O crescimento no número de bebês com microcefalia, atribuído ao vírus da zika,
aumentou a vigilância em torno de criatórios do mosquito Aedes aegypti,
transmissor da doença, e também da dengue e da chikungunya, em casas e
condomínios. Mas a falta de uma legislação específica sobre a punição por
acúmulo de água parada faz com que seja mais fácil tomar o imóvel de quem atrasa
o condomínio do que multar um morador que expõe a vida dos vizinhos ao perigo
permitindo o surgimento de focos do inseto.

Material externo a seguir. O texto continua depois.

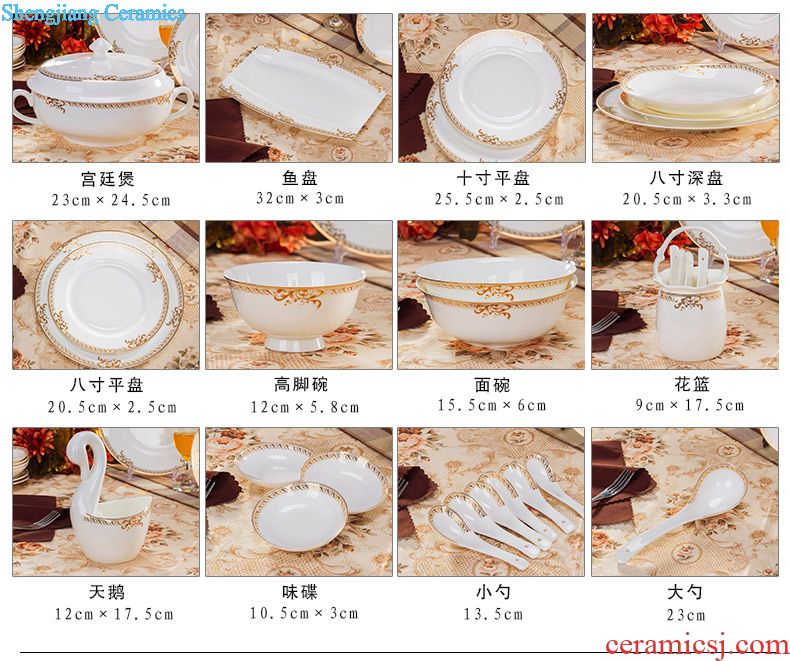 Shengjiang Ceramics

宫廷煲
23cm × 24.5cm

鱼盘
32cm × 3cm

十寸平盘
25.5cm × 2.5cm

八寸深盘
20.5cm × 3.3cm

八寸平盘
20.5cm × 2.5cm

高脚碗
12cm × 5.8cm

面碗
15.5cm × 6cm

花篮
9cm × 17.5cm

天鹅
12cm × 17.5cm

味碟
10.5cm × 3cm

小勺
13.5cm

大勺
23cm

ceramicsj.com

“Mesmo a adoção de multa depende da existência desse recurso na convenção do
condomínio”, explica o síndico profissional José Carlos Galante. Para amenizar
essa brecha legal, administradores e autoridades públicas estão investindo na
intensificação da prevenção.

“Temos uma equipe disponível para ir aos condomínios dar explicações aos
moradores sobre a importância da prevenção. E podemos agendar também ida aos
imóveis nos dias em que os donos estiverem em casa”, explicou a coordenadora do
Programa Municipal de Combate à Dengue, Isabel Guimarães.

À frente de um comitê que reúne secretarias municipais, a Embasa e as Forças
Armadas, Isabel também lamenta a inexistência de uma legislação que obrigue todo
mundo a colaborar. “Não é um trabalho a ser feito apenas pelo governo. Depende
de toda a sociedade”, afirma. Ela destaca que basta uma poça na garagem, o
acúmulo de água na bandeja do condicionador de ar ou no prato de um vaso de
plantas para expor toda a vizinhança à dengue, ao chikungunya e à zika, que no
caso de grávidas, poderia causar a gestação de um bebê com microcefalia, segundo
suspeitam as autoridades.

Sem poder adotar medidas mais duras, síndicos e autoridades apelam para o
convencimento dos condôminos na luta contra o mosquito. Responsável pela
administração de três condomínios, o síndico profissional Fernando Araújo
comemora a adesão dos moradores ao esforço na luta contra o mosquito. “Esta
semana, os agentes públicos de saúde visitaram um condomínio que eu administro e
em todos os 48 apartamentos houve uma boa receptividade”, afirma. Mas ele
reconhece que se um morador se recusar a colaborar há muito pouco a fazer. “Se o
imóvel estiver abandonado, é possível conseguir um mandado. Mas quando há
pessoas morando não há nada que se possa fazer”, lamenta.

Há mais de dez dias, por exemplo, o síndico profissional José Galante tenta
convencer o morador de um dos condomínios que administra a não deixar água
parada em um vaso de plantas na porta de seu apartamento. “Já conversei com ele,
com o irmão que mora com ele, mas não adianta”, afirma Galante.

Após três dias, um recipiente com água parada se torna um ambiente propício para
o desenvolvimento de larvas do mosquito, especialmente no calor.

Através de nota da assessoria de imprensa, a Secretaria Municipal de Urbanismo
(Sucom) informou que, “de acordo com a Lei 5503/99, é de dever do proprietário
do terreno zelar pela unidade imobiliária, por meio de capinação, varrição,
drenagem e, até mesmo, murando ou cercando os imóveis, caso necessário”.